# Records in a dataset
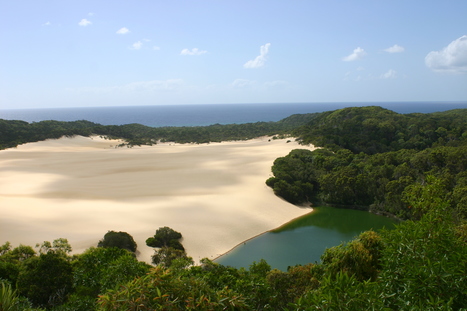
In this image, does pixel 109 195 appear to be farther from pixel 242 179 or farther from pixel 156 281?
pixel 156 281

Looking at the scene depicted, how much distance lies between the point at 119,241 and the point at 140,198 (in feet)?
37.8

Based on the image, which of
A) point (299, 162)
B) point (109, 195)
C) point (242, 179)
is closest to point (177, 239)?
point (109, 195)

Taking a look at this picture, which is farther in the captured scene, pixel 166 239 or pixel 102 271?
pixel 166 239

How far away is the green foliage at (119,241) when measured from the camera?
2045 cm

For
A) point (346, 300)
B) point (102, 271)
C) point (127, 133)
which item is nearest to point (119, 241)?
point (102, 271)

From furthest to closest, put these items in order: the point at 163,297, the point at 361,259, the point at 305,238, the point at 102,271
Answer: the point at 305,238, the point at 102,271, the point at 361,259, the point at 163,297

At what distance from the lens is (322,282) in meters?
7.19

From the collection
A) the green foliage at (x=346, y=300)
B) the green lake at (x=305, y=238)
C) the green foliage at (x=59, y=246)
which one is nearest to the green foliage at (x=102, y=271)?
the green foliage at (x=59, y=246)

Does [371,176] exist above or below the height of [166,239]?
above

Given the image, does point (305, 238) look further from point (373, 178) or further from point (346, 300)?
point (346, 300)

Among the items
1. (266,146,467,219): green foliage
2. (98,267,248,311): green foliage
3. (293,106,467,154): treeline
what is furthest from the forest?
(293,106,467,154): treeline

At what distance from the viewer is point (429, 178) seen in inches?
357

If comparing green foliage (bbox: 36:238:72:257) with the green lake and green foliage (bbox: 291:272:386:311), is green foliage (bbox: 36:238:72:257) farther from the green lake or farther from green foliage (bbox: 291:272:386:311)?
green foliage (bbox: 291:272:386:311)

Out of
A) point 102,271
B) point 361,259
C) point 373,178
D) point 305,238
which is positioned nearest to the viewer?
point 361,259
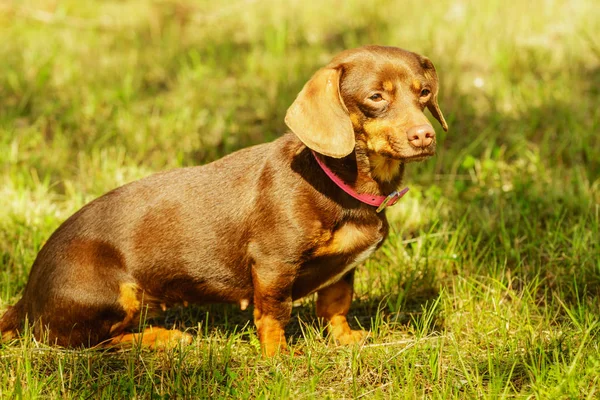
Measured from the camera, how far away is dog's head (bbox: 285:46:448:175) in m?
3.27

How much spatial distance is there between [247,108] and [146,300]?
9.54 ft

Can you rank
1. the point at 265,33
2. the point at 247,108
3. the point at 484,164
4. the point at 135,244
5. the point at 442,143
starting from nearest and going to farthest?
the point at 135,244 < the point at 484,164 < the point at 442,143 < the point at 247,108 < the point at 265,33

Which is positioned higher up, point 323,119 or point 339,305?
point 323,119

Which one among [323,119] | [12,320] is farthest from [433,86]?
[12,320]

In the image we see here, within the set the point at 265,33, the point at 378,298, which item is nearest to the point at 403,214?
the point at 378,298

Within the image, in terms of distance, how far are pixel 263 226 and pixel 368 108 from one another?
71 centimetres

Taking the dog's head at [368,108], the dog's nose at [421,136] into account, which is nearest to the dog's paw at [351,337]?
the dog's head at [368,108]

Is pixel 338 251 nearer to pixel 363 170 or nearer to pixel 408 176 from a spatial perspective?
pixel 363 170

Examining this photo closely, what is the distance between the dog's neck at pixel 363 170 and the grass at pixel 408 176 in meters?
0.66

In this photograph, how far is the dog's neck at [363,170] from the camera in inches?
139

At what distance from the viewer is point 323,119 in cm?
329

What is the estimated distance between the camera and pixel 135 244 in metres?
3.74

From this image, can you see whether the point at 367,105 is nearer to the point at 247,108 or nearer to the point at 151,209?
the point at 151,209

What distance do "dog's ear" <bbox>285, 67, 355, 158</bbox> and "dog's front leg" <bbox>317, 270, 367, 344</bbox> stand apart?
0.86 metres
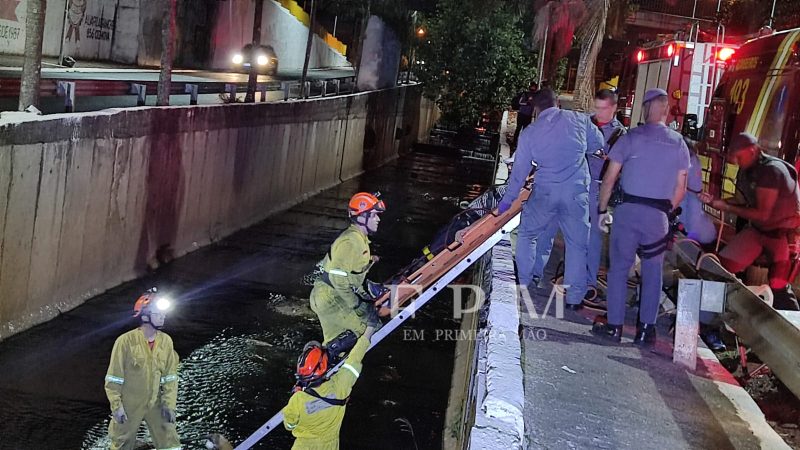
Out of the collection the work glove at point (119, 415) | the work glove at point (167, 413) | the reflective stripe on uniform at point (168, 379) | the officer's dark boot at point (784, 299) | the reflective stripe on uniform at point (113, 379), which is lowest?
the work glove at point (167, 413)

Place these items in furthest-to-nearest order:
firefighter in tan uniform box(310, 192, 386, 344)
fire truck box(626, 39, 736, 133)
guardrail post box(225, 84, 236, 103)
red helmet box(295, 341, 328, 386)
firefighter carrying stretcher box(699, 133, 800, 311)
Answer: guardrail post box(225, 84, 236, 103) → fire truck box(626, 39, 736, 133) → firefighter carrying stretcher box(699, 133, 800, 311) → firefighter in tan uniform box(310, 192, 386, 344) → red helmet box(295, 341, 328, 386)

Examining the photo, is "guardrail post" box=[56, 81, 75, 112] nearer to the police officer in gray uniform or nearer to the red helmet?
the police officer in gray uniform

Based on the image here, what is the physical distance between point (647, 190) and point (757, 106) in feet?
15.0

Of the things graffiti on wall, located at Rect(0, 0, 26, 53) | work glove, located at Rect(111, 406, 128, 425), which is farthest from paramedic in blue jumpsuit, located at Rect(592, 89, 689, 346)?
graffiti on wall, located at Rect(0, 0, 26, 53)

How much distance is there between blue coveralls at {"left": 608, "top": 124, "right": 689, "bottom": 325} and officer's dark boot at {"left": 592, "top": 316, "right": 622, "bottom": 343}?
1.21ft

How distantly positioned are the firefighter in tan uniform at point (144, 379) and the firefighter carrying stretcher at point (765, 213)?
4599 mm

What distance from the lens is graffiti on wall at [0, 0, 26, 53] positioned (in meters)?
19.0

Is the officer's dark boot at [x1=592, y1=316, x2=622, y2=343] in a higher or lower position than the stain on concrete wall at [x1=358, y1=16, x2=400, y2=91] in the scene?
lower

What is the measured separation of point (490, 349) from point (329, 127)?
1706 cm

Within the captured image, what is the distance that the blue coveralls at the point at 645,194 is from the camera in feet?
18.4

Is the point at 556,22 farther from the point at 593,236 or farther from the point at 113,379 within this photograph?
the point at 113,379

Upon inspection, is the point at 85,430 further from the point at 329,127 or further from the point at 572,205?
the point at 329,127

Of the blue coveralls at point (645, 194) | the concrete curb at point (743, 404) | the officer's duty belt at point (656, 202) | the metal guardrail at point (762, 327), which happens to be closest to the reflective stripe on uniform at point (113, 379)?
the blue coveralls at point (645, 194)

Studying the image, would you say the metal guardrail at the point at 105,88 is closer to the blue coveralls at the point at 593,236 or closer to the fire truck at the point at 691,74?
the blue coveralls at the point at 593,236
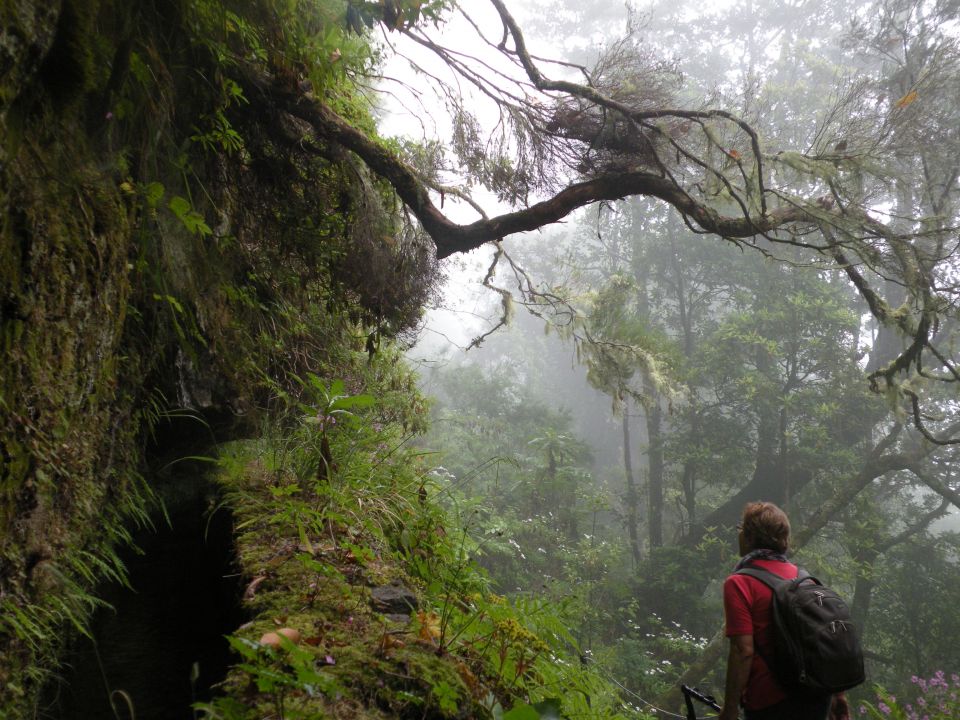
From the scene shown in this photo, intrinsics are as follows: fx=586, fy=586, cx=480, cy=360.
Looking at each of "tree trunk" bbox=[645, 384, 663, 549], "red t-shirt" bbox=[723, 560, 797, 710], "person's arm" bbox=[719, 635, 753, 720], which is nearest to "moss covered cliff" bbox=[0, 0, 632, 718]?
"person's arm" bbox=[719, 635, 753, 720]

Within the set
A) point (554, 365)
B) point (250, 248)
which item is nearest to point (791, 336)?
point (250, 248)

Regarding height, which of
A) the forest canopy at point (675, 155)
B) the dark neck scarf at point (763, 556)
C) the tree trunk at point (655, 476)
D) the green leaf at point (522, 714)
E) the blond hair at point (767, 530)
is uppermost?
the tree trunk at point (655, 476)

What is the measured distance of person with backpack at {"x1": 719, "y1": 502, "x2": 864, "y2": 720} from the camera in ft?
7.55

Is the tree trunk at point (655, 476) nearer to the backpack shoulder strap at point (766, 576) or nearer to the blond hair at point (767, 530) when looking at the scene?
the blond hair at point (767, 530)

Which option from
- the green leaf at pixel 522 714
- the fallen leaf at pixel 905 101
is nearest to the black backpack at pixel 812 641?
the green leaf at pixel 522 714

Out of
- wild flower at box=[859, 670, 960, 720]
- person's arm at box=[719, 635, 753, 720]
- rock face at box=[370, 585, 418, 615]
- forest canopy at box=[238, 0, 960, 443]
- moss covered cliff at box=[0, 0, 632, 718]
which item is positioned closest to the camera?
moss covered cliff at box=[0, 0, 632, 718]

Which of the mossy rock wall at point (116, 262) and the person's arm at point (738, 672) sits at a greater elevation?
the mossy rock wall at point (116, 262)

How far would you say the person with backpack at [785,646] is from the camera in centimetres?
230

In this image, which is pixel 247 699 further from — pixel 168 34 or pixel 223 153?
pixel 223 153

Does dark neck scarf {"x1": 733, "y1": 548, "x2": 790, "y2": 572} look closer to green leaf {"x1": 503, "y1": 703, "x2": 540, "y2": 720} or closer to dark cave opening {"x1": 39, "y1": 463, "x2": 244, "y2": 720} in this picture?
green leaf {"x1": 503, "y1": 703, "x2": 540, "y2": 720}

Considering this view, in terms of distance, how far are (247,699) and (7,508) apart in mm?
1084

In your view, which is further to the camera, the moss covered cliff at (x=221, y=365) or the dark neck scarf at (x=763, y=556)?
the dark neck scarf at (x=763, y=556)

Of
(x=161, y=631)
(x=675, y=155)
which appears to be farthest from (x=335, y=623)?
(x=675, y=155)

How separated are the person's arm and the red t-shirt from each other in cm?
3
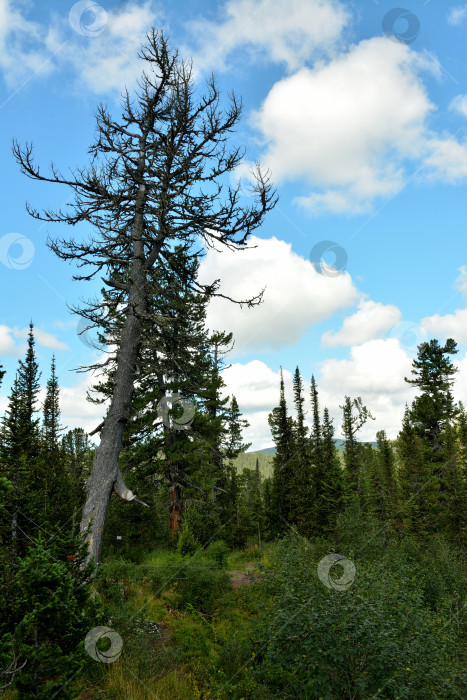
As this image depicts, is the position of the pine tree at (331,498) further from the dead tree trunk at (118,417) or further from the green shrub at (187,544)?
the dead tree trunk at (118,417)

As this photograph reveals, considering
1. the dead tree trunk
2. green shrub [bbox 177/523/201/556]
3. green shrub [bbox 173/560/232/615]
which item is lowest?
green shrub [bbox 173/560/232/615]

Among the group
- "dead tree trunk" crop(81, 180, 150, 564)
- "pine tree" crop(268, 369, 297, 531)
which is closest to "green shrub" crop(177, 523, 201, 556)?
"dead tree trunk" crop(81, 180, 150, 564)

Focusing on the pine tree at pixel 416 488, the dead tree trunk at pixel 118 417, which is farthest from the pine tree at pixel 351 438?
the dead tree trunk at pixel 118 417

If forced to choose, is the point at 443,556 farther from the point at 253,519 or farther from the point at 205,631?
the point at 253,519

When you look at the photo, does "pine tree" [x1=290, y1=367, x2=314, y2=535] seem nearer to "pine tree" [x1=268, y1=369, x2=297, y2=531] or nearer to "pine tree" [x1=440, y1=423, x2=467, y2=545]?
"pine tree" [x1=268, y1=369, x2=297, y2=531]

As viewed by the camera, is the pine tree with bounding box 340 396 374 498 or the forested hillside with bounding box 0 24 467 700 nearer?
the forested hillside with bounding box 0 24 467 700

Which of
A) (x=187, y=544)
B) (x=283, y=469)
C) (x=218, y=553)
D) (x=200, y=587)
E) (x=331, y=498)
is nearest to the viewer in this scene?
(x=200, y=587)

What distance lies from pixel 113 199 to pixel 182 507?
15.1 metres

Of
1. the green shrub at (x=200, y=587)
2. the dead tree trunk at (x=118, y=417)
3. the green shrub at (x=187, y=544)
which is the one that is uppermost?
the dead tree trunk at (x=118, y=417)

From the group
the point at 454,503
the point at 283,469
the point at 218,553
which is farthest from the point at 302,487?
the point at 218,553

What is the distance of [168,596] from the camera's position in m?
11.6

# Given problem
Could you give the data from the line containing "What distance lies" through the last line as a Markdown table with columns "Row" and "Line", numbering each row and leaving out blank lines?

# Task solution
| Row | Line |
|---|---|
| 1 | What distance lies from pixel 113 199 to pixel 182 507? |
| 2 | 15.1 metres |
| 3 | Of |
| 4 | 1. the green shrub at (x=200, y=587) |
| 5 | 2. the dead tree trunk at (x=118, y=417) |
| 6 | 3. the green shrub at (x=187, y=544) |
| 7 | which is the one that is uppermost? |
| 8 | the dead tree trunk at (x=118, y=417) |
| 9 | From the group |
| 10 | the point at 454,503 |
| 11 | the point at 283,469 |
| 12 | the point at 218,553 |
| 13 | which is farthest from the point at 302,487? |
| 14 | the point at 218,553 |
| 15 | What is the distance of [168,596] from the camera's position in m? |
| 16 | 11.6 |